+++ Information shown +++

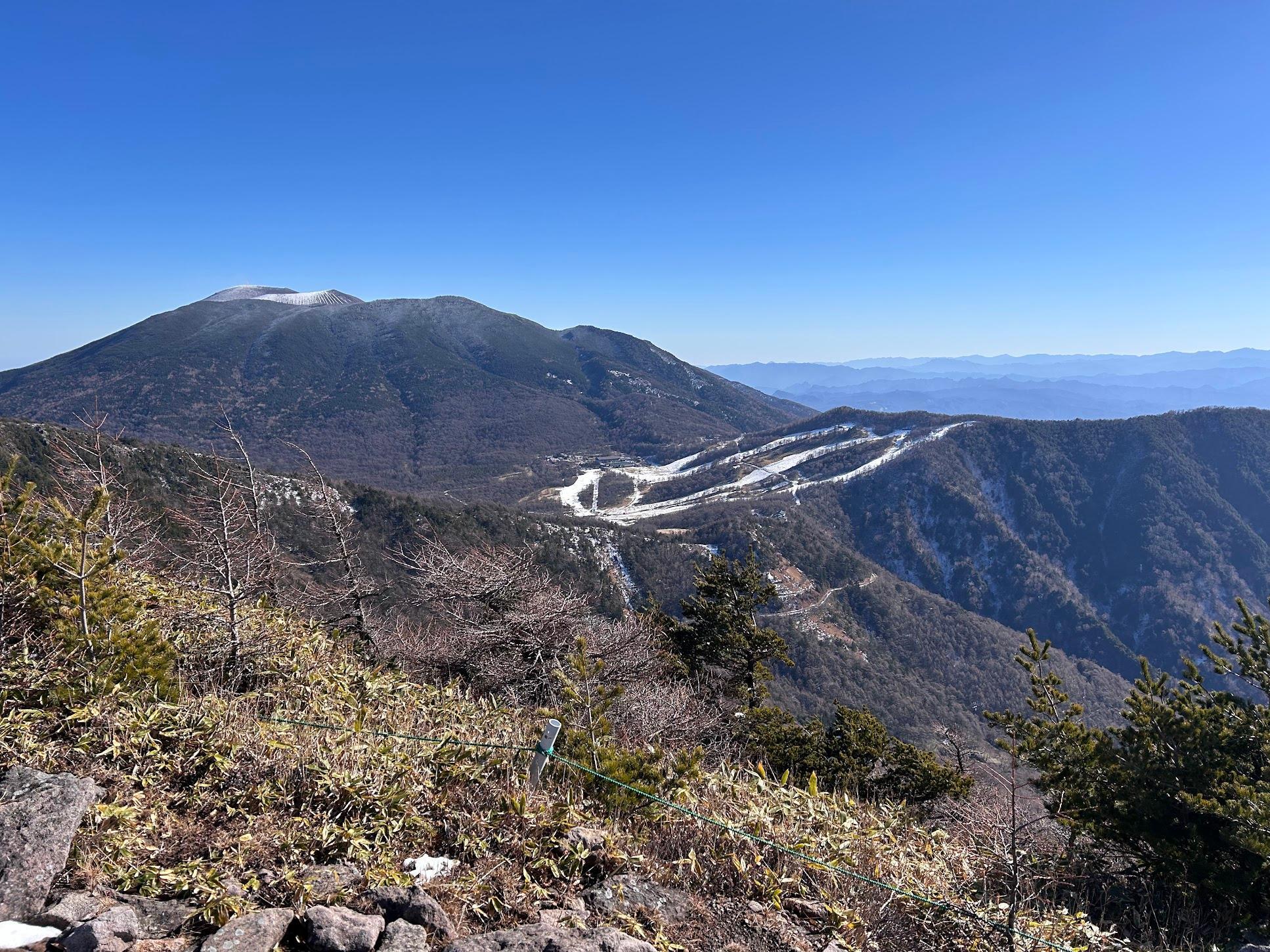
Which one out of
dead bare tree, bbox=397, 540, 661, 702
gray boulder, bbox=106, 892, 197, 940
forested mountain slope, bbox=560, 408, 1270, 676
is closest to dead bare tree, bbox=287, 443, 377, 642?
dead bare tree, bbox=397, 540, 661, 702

+++
+++ Information shown +++

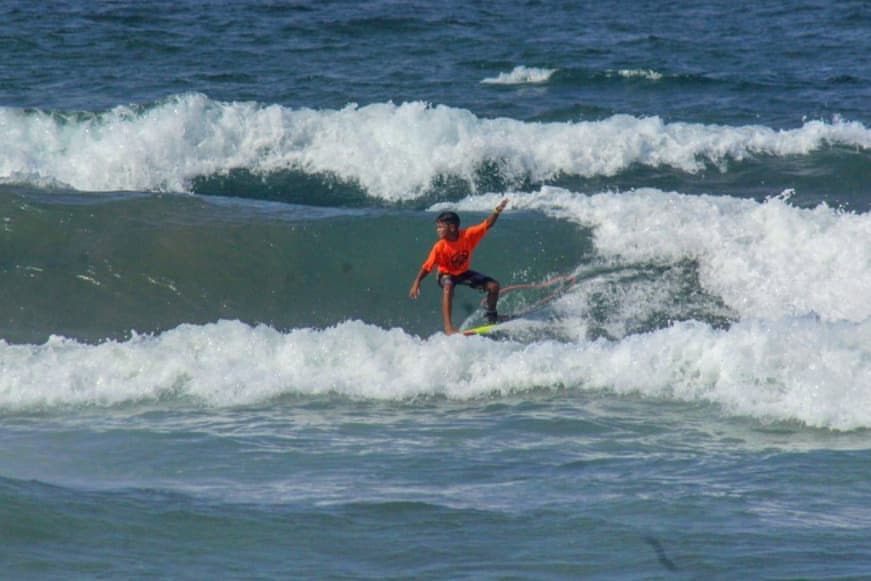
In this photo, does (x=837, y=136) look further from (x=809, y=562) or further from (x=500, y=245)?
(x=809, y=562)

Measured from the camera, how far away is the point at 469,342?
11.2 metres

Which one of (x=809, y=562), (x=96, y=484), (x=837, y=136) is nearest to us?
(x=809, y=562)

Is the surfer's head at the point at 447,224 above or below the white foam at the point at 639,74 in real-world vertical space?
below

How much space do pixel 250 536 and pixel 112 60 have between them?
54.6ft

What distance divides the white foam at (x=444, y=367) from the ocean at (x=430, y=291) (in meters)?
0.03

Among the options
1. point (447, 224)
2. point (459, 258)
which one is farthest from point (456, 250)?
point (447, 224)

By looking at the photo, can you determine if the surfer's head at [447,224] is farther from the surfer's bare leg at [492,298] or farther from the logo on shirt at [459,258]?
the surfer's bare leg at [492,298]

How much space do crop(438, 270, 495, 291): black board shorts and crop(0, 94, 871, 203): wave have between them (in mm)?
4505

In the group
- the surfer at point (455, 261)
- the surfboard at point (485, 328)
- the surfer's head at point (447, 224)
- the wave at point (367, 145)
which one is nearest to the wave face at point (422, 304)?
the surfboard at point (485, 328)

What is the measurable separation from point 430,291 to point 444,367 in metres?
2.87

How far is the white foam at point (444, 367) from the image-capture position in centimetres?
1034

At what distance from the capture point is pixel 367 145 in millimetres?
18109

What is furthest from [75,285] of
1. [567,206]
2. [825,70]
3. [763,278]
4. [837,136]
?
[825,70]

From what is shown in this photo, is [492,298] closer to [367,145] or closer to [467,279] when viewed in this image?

+++
+++ Information shown +++

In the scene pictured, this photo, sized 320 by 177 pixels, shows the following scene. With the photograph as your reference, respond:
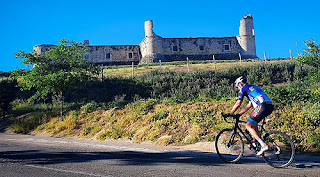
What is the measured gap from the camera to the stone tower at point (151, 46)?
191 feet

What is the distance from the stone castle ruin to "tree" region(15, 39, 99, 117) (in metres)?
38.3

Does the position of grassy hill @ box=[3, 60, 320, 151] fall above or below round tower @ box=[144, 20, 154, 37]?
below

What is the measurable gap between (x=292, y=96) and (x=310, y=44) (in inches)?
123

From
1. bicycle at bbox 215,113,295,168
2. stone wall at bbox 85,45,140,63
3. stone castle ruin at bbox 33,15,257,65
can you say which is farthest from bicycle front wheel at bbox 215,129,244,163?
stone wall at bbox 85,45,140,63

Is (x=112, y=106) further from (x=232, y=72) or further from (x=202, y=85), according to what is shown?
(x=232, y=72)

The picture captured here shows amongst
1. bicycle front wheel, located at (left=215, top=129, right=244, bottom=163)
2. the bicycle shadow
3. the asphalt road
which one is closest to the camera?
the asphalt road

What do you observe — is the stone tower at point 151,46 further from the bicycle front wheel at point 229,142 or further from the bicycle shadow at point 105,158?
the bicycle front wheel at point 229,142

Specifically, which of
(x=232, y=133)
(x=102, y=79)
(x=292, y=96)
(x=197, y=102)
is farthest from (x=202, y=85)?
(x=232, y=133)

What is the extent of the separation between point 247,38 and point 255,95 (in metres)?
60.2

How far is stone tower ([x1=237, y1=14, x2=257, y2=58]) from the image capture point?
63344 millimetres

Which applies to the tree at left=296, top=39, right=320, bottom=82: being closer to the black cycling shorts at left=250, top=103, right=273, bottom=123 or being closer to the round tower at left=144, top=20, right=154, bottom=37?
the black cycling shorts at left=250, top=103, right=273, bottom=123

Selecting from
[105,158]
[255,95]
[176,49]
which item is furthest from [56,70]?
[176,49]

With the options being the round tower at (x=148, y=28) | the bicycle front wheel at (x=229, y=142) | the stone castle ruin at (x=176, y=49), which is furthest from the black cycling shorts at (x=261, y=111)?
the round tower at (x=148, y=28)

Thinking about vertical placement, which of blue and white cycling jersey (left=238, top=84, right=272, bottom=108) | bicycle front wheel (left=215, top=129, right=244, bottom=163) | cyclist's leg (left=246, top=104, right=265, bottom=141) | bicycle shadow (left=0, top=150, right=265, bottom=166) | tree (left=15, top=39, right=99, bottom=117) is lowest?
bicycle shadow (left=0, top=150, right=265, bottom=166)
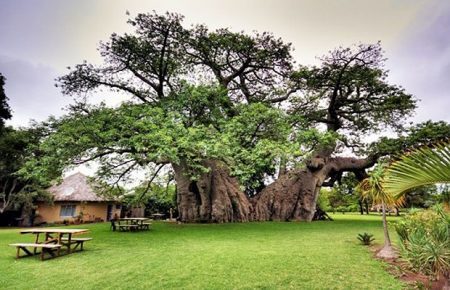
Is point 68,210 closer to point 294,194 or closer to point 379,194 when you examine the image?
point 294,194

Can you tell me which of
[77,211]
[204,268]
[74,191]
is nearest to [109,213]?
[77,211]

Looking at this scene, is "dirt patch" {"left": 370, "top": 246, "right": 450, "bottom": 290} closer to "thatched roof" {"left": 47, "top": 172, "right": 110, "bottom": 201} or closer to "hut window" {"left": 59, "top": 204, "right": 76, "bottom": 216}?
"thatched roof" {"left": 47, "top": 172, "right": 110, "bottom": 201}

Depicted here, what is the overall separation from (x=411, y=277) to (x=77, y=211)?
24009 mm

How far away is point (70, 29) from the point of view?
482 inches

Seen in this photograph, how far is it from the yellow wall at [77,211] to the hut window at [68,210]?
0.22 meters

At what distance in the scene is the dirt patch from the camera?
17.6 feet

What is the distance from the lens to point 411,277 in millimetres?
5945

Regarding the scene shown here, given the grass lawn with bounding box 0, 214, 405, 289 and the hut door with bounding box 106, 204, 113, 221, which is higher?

+++

Pick out every line in the material above that contains the word "castle" and copy each of those lines in full.

What is the distance from the stone castle ruin to "tree" region(15, 39, 99, 117) (in metres)?
3. stone castle ruin at bbox 33,15,257,65
With the options being the round tower at (x=148, y=28) | the bicycle front wheel at (x=229, y=142) | the stone castle ruin at (x=176, y=49), which is furthest from the black cycling shorts at (x=261, y=111)?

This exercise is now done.